Visita Guiada ao Arquivo Público Mineiro - UFMG. Foto: Lívia Teodoro
O que pouca gente para e pensa é que a História não é exclusiva aos acadêmicos, doutores, "detentores" de todo o saber. A história da nossa cidade, do nosso país, do mundo é pública e pode estar ao alcance de todos. É este um dos papéis do Arquivo Público Mineiro - APM, publicitar a história, não só de Minas Gerais, mas, de todo o Brasil. 

Sem que isto se torne um discurso nacionalista, é importante sabermos O MÍNIMO das nossas origens. Digo "o mínimo" porque enquanto mulher negra, num país construído por cima do tráfico de pessoas escravizadas, é praticamente impossível saber sobre meus ancestrais com exatidão em documentos públicos. No entanto o Arquivo Público Mineiro pode ser útil com informações gerais, sobre localidades, fazendas, instâncias, enfim, lugares que podem dar uma ideia de por onde nosso povo passou.

Visita Guiada ao Arquivo Público Mineiro - UFMG. Foto: Lívia Teodoro
Na última quarta-feira aconteceu uma visita especial e noturna da nossa turma ao Arquivo Público Mineiro. O horário de funcionamento normal é de Segunda à Sexta, de 09:00 às 17:00hrs, mas, em caráter especial, fomos recebidos por Denis Soares da Silva, Diretor de Arquivos Permanentes, que guiou uma visita ao espaço, apresentou os setores do arquivo e preparou uma "mini exposição" de documentos raríssimos que se encontram sob guarda do Arquivo Público Mineiro. 

Visita Guiada ao Arquivo Público Mineiro - UFMG. Foto: Lívia Teodoro
A curadoria da "mini exposição" foi feita pelo nosso colega de turma e estagiário do Arquivo Público Mineiro, Ygor Alves de Souza, que separou raridades incríveis e que deixam a nós, historiadores, fascinados. Como estas fichas, do arquivo da Polícia Política do DOPS, que mostram os registros da nossa Presidenta Dilma Rousseff, do nosso atual Governador Fernando Pimentel e do antigo prefeito de Belo Horizonte, Márcio Lacerda. 
Visita Guiada ao Arquivo Público Mineiro - UFMG. Foto: Lívia Teodoro
Este "trabalho de campo" foi orientado pela professora Regina Horta, na nossa matéria de Brasil III, que confesso amar. Já vimos colônia, em Brasil I, Império, em Brasil II e agora estamos vendo a Primeira República, em Brasil III. Não é fácil entender este país com tanta matéria, imagina então sem?

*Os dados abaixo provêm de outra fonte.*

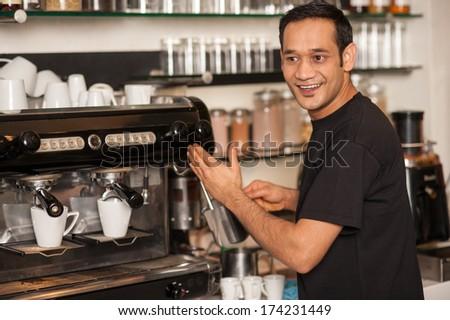 Cheerful male staff preparing the order - stock photo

Cerca de 20%, segundo Denis, do acervo do Arquivo Público Mineiro estão disponíveis para consulta pública on-line, ou seja, não tem desculpa para não acessar, caso esteja em outro estado. Filmes, microfilmagens e digitalizações estão disponíveis neste site (http://www.siaapm.cultura.mg.gov.br/) e qualquer pessoa pode ter acesso. Além disso, dentro do horário de funcionamento do arquivo, todo o arquivo está disponível para consulta presencial. 

O Arquivo Público Mineiro fica localizado à Av. João Pinheiro 372, Funcionários, em Belo Horizonte, MG - Brasil. E você encontra maiores informações no site do espaço. Além de documentações "antigas", para falar de maneira geral", o Arquivo Público Mineiro ainda preserva a função de abrigar TODA a documentação em papel gerada pelos órgãos do Poder executivo em Minas Gerais, com exceção de algumas secretarias que tem falhado em cumprir os prazos de envio de documentação, você pode encontrar registros bem recentes no espaço. 

O mais importante é que tenhamos vontade de nos apropriar da nossa história, conhecer, ler, procurar e principalmente usufruir do que é de conhecimento público. Esta é uma das maneiras, quem sabe, de entendermos a história como fonte de aprendizado positivo.